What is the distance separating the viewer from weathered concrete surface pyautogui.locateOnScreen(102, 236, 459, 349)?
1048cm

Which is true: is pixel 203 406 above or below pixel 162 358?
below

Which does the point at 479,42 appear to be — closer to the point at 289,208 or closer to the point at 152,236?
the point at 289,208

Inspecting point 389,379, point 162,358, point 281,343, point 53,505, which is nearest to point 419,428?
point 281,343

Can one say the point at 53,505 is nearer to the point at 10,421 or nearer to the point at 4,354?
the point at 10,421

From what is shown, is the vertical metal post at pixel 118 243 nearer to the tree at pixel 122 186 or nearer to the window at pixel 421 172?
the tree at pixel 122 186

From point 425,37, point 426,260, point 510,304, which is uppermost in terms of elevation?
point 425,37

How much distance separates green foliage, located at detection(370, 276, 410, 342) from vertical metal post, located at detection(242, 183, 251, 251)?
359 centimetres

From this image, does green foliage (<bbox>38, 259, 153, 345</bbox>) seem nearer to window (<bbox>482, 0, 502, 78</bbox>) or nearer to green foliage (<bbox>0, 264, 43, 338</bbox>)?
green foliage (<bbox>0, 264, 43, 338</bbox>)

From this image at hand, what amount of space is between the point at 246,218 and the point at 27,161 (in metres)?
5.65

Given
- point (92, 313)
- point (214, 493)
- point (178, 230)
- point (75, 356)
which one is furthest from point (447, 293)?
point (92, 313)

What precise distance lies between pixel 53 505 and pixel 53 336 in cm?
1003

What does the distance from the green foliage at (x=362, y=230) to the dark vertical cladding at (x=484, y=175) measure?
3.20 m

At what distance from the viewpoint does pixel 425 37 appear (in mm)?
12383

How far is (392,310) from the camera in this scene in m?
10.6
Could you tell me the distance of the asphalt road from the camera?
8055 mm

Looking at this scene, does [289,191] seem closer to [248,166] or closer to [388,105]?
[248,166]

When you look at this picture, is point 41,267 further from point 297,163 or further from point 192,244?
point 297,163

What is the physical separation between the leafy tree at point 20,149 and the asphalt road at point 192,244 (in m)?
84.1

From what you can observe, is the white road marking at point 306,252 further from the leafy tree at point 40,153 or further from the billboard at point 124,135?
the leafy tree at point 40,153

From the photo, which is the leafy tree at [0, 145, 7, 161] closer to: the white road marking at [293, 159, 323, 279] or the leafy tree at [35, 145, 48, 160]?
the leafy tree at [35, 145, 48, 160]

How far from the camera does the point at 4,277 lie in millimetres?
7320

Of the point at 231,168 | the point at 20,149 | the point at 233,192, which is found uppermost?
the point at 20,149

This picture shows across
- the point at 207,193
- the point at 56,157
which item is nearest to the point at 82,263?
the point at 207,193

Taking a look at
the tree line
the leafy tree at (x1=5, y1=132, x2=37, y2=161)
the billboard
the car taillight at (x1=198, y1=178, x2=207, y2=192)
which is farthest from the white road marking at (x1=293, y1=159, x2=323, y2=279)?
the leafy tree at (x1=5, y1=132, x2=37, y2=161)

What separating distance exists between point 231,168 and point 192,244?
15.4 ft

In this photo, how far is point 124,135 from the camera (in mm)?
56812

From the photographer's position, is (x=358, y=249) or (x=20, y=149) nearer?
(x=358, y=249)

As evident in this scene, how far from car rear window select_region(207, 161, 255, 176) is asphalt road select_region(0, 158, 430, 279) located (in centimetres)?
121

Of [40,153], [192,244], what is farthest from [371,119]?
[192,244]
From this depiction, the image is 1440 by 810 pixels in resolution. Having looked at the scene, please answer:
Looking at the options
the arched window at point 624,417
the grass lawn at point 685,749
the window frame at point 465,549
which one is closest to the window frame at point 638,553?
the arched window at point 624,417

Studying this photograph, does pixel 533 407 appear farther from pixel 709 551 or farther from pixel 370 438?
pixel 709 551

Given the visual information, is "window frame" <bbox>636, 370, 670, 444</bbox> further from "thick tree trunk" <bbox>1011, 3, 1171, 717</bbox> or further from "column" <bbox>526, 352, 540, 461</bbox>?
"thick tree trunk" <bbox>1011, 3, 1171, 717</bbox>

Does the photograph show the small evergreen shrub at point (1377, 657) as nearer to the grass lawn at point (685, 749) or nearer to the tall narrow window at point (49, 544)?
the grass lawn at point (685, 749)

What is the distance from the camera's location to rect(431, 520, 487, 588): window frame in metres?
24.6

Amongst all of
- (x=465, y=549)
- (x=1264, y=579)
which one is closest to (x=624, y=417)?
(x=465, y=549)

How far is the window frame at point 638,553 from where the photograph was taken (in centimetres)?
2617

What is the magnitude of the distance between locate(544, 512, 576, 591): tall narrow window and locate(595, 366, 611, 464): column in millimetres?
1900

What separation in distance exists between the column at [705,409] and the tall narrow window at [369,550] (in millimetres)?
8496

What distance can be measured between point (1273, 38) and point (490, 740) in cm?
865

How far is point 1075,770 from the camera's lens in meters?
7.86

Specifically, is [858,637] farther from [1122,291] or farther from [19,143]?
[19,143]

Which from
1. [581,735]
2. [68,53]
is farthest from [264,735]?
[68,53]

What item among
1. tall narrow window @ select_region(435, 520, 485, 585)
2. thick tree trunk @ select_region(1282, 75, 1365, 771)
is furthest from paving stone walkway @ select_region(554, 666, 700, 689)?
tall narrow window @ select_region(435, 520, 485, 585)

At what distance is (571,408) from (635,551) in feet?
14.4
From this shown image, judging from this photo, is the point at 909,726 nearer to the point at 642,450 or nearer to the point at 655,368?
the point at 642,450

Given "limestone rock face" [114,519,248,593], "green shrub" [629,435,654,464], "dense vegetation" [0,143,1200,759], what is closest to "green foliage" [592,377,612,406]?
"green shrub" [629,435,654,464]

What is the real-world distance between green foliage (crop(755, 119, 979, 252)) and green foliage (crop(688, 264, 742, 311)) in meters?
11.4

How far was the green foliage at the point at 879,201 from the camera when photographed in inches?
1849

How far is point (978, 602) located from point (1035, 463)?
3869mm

■ **WHAT TO DO**: Give the items as a numbered list, from the line containing "From point 425,37, point" through the line containing "359 centimetres", leaving out blank lines.

■ **FINISHED TASK**:
1. From point 425,37, point 426,260, point 510,304, which is uppermost in terms of elevation?
2. point 425,37
3. How much distance separates green foliage, located at detection(370, 276, 410, 342) from vertical metal post, located at detection(242, 183, 251, 251)?
4. 359 centimetres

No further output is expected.